Monochromatic light of different frequencies is incident on a metal surface placed in a vacuum. As the frequency is increased a value is reached at which electrons are emitted from the surface. Below this frequency, no matter how intense the light, no electrons are emitted. Outline how the

(i) wave theory of light is unable to account for these observations.

(ii) Einstein model of the photoelectric effect is able to account for these observations.

The graph shows how the maximum kinetic energy E_K of the ejected electrons in (a) varies with the frequency f of the incident light.

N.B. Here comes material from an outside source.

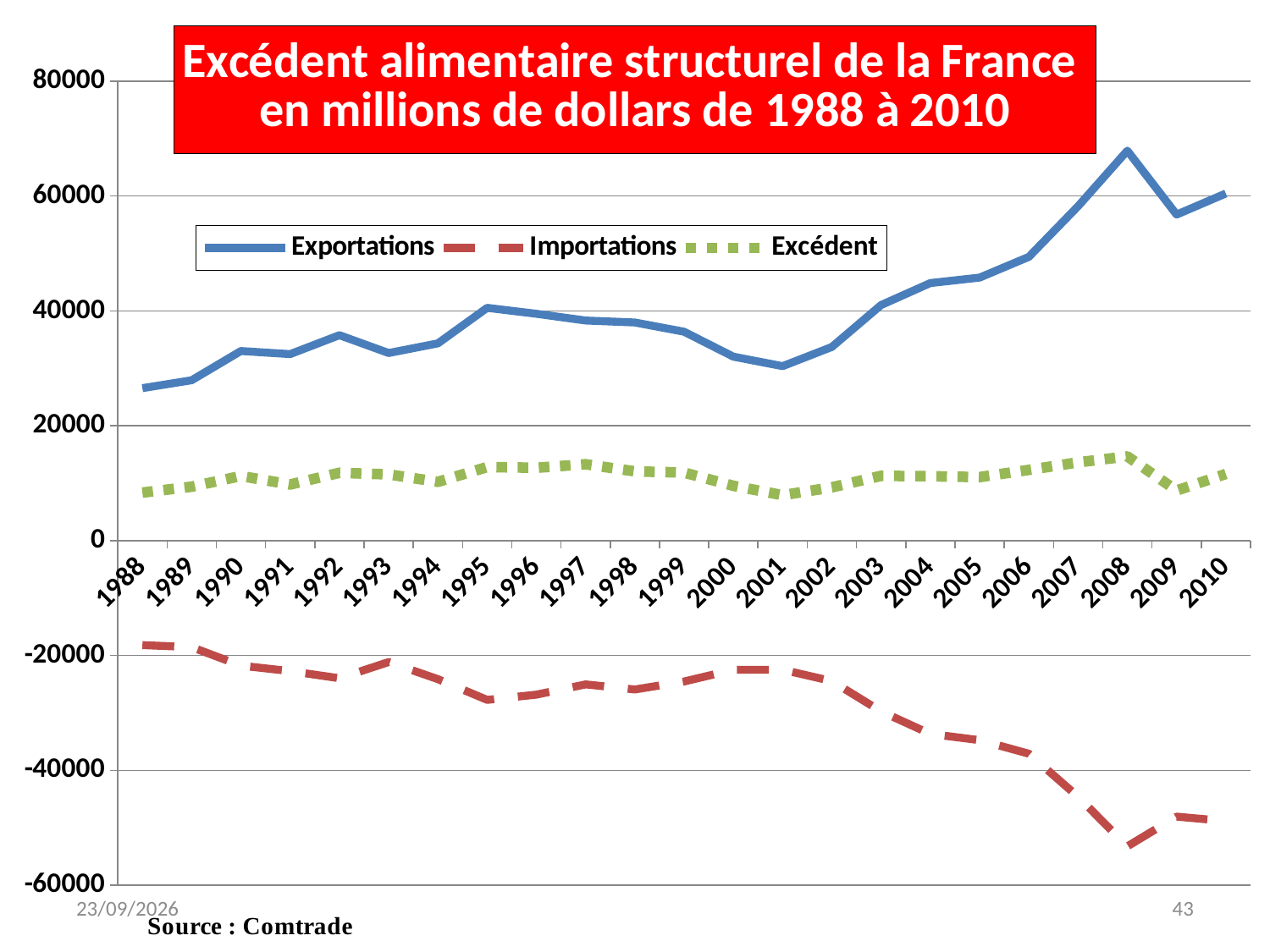
How many series does the legend list? 3 How many years are plotted along the x axis? 23 Is the value of Exportations in 1988 greater or less than 40000? less Is the value of Exportations in 2008 greater or less than 60000? greater Is the value of Importations in 2008 greater or less than -40000? less Which is larger, Exportations in 2008 or Exportations in 2009? 2008 In which year do Exportations reach their highest value? 2008 In which year are Exportations at their lowest? 1988 What kind of chart is shown on the slide? line chart In which year do Importations reach their lowest (most negative) value? 2008 Do Importations rise or fall between 2001 and 2008? fall What is the source cited below the chart? Comtrade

Use the graph to determine the

(i) Planck constant.

(ii) work function of the metal.

Show that electrons of energy 0.50 eV have a de Broglie wavelength of about 1.7×10^–9m.

(i) electrons in the metal require a minimum amount of energy to be ejected from the metal;
(according to wave theory) the energy of a wave is dependent on intensity and not frequency;
so given enough time to absorb energy electron emission should take place at any frequency no matter what the intensity / OWTTE;

(ii) photons have energy hf/proportional to frequency (of the light);
an electron may be ejected if this energy is equal to or greater than a threshold value/work function;
the intensity determines the rate of release of photoelectrons, but not their energy;

(i) recognize that slope of graph\( = \frac{h}{e}\) or h (in eV s);
evidence of finding slope eg. \(\frac{{0.5}}{{[6.8 - 5.6] \times {{10}^{14}}}} = 4.17 \times {10^{ - 15}}\); } (accept values in the range of 4.0 to 4.2×10^-15)
\(h = 1.6 \times {10^{ - 19}} \times 4.17 \times {10^{ - 15}} = 6.7 \times {10^{ - 34}}\left( {{\rm{Js}}} \right)\); } (accept values in the range of 6.4 and 6.7×10^-34(Js))
Award [0] for an unsupported correct answer.

(ii) threshold frequency=5.6×10¹⁴(Hz);
work function (hf₀)=6.63×10^-34×5.6×10^-14=3.7×10^-19(J) or 2.3(eV);
If necessary award [2] for use of ECF value of h from (b)(i).
Award [2] for use of any data point and W=hf-Ek giving an answer of 3.7(±0.1)×10^-19(J).
Award [2] for a bald correct answer.

use \(p = \frac{h}{\lambda }\) and \({E_{\rm{K}}} = \frac{{{p^2}}}{{2m}}\) to show that \(\lambda  = \frac{h}{{\sqrt {2m{E_{\rm{K}}}} }}\); (allow equivalent working)
electron kinetic energy=0.5×1.6×10^-19(J) or 8.0×10^-20(J);
\(\lambda  = \left( {\frac{{6.63 \times {{10}^{ - 34}}}}{{\sqrt {2 \times 9.11 \times {{10}^{ - 31}} \times 8.0 \times {{10}^{ - 20}}} }} = } \right)1.74 \times {10^{ - 9}}\left( {\rm{m}} \right)\); } (must see to three significant figures or better)
(≈1.7×10^-9m)
Award marks for evidence of valid working, as the answer is given in the question.